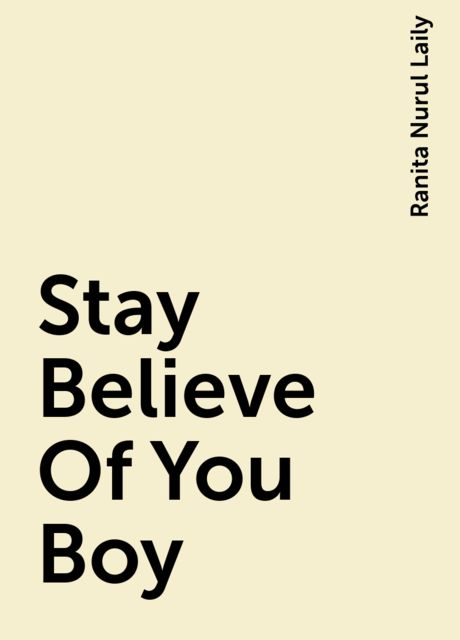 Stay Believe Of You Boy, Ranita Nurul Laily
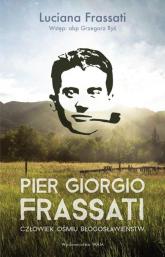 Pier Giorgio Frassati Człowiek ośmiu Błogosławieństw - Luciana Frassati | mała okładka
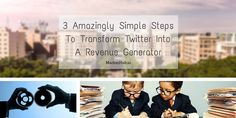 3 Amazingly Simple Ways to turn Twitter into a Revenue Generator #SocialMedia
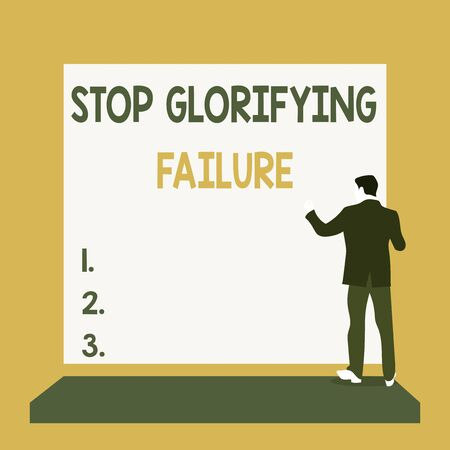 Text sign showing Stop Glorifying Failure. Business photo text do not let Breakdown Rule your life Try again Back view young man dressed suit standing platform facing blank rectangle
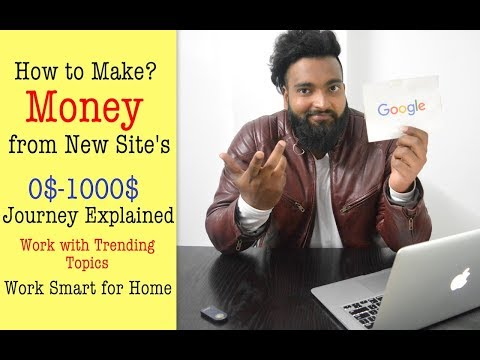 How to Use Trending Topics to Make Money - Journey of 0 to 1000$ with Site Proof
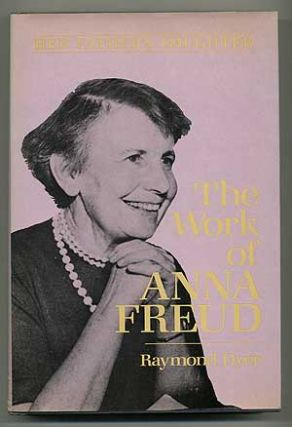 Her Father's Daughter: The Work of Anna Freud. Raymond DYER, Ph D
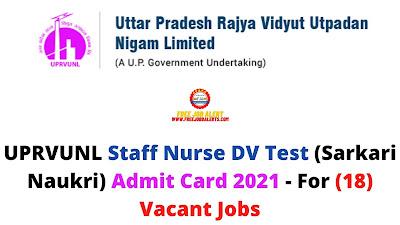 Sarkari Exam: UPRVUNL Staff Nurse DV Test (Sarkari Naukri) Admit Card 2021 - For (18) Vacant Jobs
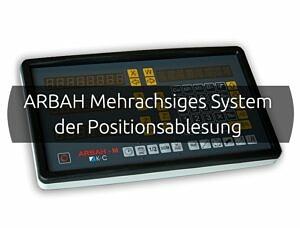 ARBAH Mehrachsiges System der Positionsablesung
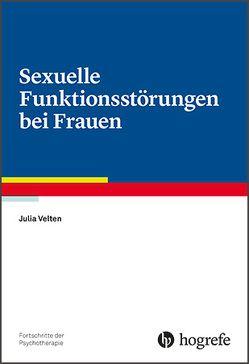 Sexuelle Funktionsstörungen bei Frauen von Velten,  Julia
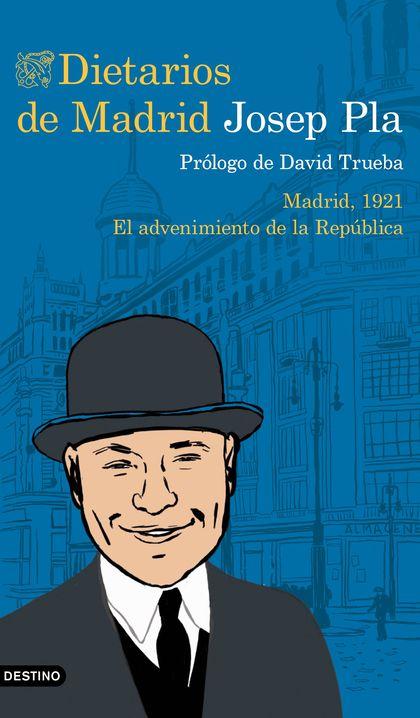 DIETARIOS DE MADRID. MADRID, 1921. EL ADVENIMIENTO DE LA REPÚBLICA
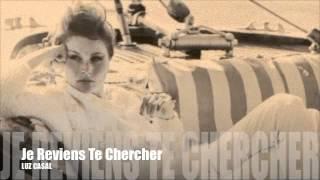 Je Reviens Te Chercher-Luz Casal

- _Problem statement_
Without including any picture, retype the entries exactly.

- _Answer box_
 Stay Believe Of You Boy, Ranita Nurul Laily
 Pier Giorgio Frassati Człowiek ośmiu Błogosławieństw - Luciana Frassati | mała okładka
 3 Amazingly Simple Ways to turn Twitter into a Revenue Generator #SocialMedia
 Text sign showing Stop Glorifying Failure. Business photo text do not let Breakdown Rule your life Try again Back view young man dressed suit standing platform facing blank rectangle
 How to Use Trending Topics to Make Money - Journey of 0 to 1000$ with Site Proof
 Her Father's Daughter: The Work of Anna Freud. Raymond DYER, Ph D
 Sarkari Exam: UPRVUNL Staff Nurse DV Test (Sarkari Naukri) Admit Card 2021 - For (18) Vacant Jobs
 ARBAH Mehrachsiges System der Positionsablesung
 Sexuelle Funktionsstörungen bei Frauen von Velten,  Julia
 DIETARIOS DE MADRID. MADRID, 1921. EL ADVENIMIENTO DE LA REPÚBLICA
 Je Reviens Te Chercher-Luz Casal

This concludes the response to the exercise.